(EXTRAIT RETENU)
L’autonomie des établissements dans le cadre de la déconcentration de l’Etat
peut au contraire aller de pair avec une responsabilisation des bassins
d’emploi devenus des bassins de formation dans lequel collaboreraient
tous les établissements d’enseignement, tous les organismes de formation et
tous les acteurs socio-politiques, politiques et administratifs. Il ne
s’agit pas là encore de délocaliser des charges mais de permettre
l’émergence d’un projet collectif. Cela éviterait les parcours d’orientation
segmentés, discontinus et désordonnés qui décrédibilisent l’orientation.
Pour faire reculer le sentiment de « parcours du combattant », notamment
pour les jeunes atypiques, on pourrait ainsi établir un guichet unique
coordonnant les systèmes existants. Les acteurs de ces guichets seraient
appelés à accompagner la personne en amont et aval de la formation dans le
dédale des parcours et des dispositifs. Il ne faut jamais perdre de vue que
ce sont les jeunes (ou les moins jeunes) les moins armées pour affronter
leur avenir et par conséquents les plus perdus dans l’utilisation des
dispositifs existants qui ont recours aux services d’orientation. La plus
grande partie des jeunes et des moins jeunes, notamment les plus
privilégiés, n’a pas besoin d'y recourir.

(RELEVÉ)

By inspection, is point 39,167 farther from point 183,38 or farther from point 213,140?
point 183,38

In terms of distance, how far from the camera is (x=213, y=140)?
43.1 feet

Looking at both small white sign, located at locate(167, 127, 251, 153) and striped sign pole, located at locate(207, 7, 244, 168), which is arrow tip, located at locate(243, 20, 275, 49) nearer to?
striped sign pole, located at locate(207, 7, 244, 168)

(CONSIGNE)
Recopiez à l'identique le passage de l'extrait sur l'orientation qui commence par « Pour faire reculer » et se poursuit jusqu'à « besoin d'y recourir. ». Appuyez-vous uniquement sur l'extrait.

(CORRIGÉ)
Pour faire reculer le sentiment de « parcours du combattant », notamment
pour les jeunes atypiques, on pourrait ainsi établir un guichet unique
coordonnant les systèmes existants. Les acteurs de ces guichets seraient
appelés à accompagner la personne en amont et aval de la formation dans le
dédale des parcours et des dispositifs. Il ne faut jamais perdre de vue que
ce sont les jeunes (ou les moins jeunes) les moins armées pour affronter
leur avenir et par conséquents les plus perdus dans l’utilisation des
dispositifs existants qui ont recours aux services d’orientation. La plus
grande partie des jeunes et des moins jeunes, notamment les plus
privilégiés, n’a pas besoin d'y recourir.